U.S. aid to Ukraine should not be given thoughtlessly
Since Russia’s formal annexation of Crimea last March, the United States has had a tenuous stance on intervention in Ukraine. It has been easy to characterize Russian President Vladimir Putin as a bully in these proceedings, but there looms a greater worry: Could Ukraine become a symbol for international conflict in a new Cold War between the United States and Russia?
The ceasefire last week failed even as it was being signed, with fighting continuing in Eastern Ukraine. This region has generally separatist sympathies. Ukrainian troops are withdrawing from the city of Debaltseve, which has been under siege for weeks. Now Ukrainians are requesting U.N. Peacekeepers, while Russia maintains that U.N. involvement would violate the terms of the ceasefire.
Assisting the Ukrainian rebels has its own complications. Failures like Korea, Vietnam, and Iraq have shown that American intervention is often unwanted and unhelpful in international civil conflicts.
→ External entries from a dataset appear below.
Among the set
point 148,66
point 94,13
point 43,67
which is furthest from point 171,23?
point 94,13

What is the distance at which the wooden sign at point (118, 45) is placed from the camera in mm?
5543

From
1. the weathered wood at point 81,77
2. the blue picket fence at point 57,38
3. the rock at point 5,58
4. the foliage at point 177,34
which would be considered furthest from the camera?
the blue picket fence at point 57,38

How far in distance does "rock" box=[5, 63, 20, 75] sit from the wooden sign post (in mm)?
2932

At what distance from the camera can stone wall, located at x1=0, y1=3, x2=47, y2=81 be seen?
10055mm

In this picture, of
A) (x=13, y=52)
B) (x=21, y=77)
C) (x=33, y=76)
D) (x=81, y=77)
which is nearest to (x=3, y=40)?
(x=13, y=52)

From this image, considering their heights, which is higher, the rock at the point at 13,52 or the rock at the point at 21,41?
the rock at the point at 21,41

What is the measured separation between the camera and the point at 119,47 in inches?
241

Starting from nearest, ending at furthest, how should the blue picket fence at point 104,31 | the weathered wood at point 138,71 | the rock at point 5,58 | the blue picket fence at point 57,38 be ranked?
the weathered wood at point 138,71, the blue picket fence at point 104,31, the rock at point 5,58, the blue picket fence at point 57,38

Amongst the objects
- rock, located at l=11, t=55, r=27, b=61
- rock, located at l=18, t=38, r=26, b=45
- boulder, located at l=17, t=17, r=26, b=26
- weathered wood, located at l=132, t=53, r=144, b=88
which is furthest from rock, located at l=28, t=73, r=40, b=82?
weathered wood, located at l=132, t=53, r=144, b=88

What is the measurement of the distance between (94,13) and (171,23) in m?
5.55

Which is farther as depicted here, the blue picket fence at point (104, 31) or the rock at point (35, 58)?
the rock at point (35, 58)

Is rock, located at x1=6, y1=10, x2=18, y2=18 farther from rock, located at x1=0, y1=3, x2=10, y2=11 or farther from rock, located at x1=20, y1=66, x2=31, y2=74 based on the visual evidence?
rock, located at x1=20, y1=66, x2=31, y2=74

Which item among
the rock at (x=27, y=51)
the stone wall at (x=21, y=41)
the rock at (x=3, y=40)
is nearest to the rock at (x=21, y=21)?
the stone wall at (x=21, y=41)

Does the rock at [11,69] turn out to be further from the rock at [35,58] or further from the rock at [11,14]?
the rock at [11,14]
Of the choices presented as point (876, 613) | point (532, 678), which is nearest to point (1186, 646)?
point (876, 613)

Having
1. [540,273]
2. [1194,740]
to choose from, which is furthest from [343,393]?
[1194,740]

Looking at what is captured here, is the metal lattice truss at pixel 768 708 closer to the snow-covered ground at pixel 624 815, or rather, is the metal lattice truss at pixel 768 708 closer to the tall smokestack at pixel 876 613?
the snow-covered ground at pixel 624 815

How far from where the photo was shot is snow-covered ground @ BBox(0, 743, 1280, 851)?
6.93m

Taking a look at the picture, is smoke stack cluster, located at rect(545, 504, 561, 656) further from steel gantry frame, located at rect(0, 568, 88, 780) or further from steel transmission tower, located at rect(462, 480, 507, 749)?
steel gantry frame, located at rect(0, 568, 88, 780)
More recently, the Arab Spring has shown just how complex and challenging international intervention may become. Dictators are easy targets, but establishing a new system of governance in a country without a history of democracy is much more difficult.
One of the most salient fears about assisting the Ukrainian rebels is weapons possession. President Barack Obama has said that the United States is considering “lethal defensive weapons” if diplomacy fails. Should the United States consider this strategy that has failed in other conflicts?
The Tartan agrees that a diplomatic solution is still ideal, but it seems to be increasingly unlikely. American aid to Ukraine is a calculated step that should be approached with caution.